A written testimony of Paul K. Martin, Inspector General at NASA, before the agency’s Subcommittee of Investigations and Oversight reveals some interesting aspects regarding the Space Agency’s cybersecurity issues.

 Not a week passes in which we don’t learn of another hacker that finds a flaw in one of NASA’s many online domains, but now, we are presented with the exact number of incidents that affected the organization’s infrastructure.

It turns out that 5,408 computer security incidents were recorded during 2010 and 2011.

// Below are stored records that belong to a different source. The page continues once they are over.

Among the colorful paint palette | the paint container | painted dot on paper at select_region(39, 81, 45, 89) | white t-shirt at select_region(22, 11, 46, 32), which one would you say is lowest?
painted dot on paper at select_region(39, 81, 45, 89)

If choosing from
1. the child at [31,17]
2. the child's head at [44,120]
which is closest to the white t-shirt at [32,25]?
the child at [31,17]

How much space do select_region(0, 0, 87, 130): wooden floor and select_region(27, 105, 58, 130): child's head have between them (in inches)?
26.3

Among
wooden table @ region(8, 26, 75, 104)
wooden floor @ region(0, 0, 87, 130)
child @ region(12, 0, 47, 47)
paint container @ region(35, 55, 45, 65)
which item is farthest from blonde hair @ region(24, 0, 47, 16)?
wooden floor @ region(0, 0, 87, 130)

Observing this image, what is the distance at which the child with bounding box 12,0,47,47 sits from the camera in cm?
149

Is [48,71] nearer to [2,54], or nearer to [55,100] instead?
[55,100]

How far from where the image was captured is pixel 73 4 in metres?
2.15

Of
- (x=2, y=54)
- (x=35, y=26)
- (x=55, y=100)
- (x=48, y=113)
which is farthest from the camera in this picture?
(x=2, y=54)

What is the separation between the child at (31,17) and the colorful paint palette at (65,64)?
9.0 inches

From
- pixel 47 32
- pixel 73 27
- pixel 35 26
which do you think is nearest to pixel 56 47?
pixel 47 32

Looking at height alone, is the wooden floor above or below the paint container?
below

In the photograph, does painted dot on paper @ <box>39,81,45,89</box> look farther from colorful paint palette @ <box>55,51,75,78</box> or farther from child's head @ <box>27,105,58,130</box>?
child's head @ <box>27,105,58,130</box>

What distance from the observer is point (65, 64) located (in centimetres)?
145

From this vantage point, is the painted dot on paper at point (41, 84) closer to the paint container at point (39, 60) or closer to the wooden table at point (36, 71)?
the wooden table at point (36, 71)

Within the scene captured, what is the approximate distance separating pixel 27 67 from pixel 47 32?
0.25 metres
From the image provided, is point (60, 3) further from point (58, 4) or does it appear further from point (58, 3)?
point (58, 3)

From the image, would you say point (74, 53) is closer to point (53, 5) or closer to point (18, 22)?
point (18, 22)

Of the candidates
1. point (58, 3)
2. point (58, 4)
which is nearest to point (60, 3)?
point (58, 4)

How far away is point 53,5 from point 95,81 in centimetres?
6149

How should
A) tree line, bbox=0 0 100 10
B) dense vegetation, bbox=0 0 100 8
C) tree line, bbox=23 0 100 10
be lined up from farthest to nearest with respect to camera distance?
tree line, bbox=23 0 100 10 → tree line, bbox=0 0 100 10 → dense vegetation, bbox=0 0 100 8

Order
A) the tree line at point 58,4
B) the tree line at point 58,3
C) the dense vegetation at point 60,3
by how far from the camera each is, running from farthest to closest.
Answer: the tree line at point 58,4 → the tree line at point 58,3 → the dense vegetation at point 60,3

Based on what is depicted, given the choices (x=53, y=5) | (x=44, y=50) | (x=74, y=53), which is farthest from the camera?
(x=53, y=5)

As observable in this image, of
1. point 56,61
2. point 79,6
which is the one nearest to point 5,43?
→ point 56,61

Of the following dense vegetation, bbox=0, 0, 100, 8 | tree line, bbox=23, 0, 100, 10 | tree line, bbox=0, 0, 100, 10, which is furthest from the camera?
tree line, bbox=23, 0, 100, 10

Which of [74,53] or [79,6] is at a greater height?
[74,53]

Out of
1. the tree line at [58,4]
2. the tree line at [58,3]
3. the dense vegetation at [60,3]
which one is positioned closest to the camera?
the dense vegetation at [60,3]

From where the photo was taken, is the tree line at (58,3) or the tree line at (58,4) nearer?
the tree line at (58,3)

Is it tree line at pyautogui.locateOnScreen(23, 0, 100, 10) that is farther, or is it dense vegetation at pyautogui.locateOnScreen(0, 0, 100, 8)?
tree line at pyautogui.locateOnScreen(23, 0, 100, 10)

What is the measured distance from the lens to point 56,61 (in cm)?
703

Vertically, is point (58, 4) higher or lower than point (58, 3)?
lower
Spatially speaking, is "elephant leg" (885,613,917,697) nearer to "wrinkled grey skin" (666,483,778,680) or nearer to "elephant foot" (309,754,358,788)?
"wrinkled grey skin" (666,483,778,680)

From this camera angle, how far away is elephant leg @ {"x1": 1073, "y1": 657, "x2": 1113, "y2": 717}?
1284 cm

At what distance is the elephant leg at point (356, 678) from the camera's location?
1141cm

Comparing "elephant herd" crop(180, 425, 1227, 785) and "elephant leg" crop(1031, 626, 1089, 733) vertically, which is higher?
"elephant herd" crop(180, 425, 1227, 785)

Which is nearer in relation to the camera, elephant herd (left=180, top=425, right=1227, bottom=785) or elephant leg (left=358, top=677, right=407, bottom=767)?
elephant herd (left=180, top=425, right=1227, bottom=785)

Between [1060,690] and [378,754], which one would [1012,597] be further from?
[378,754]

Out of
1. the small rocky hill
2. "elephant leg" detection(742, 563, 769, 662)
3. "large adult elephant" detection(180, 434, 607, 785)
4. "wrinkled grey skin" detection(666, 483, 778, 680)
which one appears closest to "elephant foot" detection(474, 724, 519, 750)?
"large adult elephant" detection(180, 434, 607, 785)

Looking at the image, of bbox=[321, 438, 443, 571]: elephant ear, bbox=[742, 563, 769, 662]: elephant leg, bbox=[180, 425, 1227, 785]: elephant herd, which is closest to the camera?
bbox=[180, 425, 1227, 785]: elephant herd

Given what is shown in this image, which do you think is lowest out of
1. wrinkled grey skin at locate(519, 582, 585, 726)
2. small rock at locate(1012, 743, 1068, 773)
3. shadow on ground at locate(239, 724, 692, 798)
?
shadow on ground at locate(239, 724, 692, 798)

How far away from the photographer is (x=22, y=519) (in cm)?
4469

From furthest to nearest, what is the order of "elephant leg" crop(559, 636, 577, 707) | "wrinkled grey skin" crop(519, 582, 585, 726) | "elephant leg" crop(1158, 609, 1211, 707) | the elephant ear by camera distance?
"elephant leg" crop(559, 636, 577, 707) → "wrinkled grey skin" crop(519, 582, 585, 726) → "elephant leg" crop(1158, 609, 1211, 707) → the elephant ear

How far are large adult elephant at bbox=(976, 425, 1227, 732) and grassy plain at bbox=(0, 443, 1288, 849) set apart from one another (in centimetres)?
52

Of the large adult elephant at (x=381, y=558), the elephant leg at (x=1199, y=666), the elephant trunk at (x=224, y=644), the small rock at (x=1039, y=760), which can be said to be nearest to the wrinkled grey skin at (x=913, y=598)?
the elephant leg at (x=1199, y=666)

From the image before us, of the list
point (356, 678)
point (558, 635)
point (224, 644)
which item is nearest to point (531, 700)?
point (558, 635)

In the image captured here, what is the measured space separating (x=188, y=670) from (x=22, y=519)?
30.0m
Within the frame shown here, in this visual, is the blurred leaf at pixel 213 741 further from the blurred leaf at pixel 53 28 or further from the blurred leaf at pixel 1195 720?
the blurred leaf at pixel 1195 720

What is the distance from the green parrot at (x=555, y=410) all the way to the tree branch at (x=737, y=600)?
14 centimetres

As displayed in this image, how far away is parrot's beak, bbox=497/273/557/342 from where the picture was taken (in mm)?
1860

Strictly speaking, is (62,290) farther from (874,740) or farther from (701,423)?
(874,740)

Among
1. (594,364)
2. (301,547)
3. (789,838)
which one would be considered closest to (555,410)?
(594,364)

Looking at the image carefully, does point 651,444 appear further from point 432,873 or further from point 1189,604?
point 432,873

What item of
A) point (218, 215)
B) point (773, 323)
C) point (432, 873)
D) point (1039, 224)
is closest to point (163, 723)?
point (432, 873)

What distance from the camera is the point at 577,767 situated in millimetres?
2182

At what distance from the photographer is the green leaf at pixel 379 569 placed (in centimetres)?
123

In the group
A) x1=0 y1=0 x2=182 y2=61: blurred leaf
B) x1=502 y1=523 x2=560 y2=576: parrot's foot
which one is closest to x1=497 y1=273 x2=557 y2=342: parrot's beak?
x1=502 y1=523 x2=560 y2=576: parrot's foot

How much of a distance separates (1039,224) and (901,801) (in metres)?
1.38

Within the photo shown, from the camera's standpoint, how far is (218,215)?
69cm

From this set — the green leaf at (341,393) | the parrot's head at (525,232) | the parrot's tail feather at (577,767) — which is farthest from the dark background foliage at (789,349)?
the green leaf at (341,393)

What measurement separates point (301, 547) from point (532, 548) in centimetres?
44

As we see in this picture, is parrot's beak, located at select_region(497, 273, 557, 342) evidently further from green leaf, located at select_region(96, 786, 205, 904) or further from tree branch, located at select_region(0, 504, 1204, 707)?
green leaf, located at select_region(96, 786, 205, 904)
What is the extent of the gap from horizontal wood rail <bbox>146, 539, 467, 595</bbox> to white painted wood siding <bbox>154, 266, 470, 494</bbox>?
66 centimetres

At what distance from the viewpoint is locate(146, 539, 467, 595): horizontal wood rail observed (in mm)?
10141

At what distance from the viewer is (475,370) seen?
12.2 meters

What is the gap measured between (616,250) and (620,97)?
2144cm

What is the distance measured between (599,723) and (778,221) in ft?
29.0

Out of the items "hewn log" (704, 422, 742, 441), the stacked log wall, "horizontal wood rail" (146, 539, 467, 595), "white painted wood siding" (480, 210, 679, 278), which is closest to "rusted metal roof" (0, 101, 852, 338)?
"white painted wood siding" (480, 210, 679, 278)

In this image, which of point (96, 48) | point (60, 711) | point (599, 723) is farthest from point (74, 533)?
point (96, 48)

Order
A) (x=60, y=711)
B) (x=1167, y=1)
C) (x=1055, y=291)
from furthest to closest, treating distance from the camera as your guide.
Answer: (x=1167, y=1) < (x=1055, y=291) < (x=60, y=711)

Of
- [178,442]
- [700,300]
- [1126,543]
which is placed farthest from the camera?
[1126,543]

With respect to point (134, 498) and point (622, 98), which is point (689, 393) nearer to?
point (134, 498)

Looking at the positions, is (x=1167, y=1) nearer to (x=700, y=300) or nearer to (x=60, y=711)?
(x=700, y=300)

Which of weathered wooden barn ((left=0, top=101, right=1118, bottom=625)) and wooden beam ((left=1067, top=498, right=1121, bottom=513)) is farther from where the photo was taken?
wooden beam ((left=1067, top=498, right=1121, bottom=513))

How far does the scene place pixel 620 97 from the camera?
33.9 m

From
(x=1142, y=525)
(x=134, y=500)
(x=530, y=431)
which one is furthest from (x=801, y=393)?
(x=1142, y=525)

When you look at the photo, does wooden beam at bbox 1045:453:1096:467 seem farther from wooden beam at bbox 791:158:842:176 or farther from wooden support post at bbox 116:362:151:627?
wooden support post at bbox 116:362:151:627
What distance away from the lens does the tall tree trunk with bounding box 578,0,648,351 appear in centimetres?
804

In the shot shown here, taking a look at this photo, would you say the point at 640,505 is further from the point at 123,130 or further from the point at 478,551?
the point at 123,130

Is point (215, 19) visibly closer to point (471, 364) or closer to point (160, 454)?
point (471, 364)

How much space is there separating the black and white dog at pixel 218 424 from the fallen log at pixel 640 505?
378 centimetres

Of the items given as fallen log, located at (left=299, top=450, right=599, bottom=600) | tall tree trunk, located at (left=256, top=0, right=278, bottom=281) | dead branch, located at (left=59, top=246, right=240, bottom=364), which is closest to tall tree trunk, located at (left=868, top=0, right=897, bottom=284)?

“These incidents spanned a wide continuum from individuals testing their skill to break into NASA systems, to well-organized criminal enterprises hacking for profit, to intrusions that may have been sponsored by foreign intelligence services seeking to further their countries’ objectives,” Martin wrote.

Apparently, these intrusions damaged thousands of computing devices, the total estimated cost to NASA being more than $7 million (4.9 million EUR).

The Inspector General admits that the organization is far behind other agencies when it comes to protecting the laptops utilized by personnel. In the timeframe between April 2009 and April 2011, 48 laptops and other mobile devices were stolen.

As a result of these incidents, not only personally identifiable information was leaked, but also some even more important data, such as the algorithms used to control the International Space Station (ISS), and secret data on NASA’s Constellation and Orion projects.

The biggest issue is not that the devices were stolen, instead the problem is that most of them had no form of encryption implemented.

Advanced persistent attacks (APTs) also targeted NASA. In the fiscal year 2011, 47 such attacks were reported, 13 of which were successful.

While it’s uncertain if any of these attacks were carried out by independent or state-funded hackers, the paper documents some of the more significant investigations that revealed the identities of attackers.

So far, two Romanian citizens, two Chinese, one British, one American, one Swedish, and one Italian were apprehended. They are currently investigated by authorities on suspicion of inflicting damage to NASA infrastructures.

The agency faces some serious challenges in securing all their systems while moving many of their operations to the cloud, but maybe they should start by listening to all the grey hats that report vulnerabilities in their sites.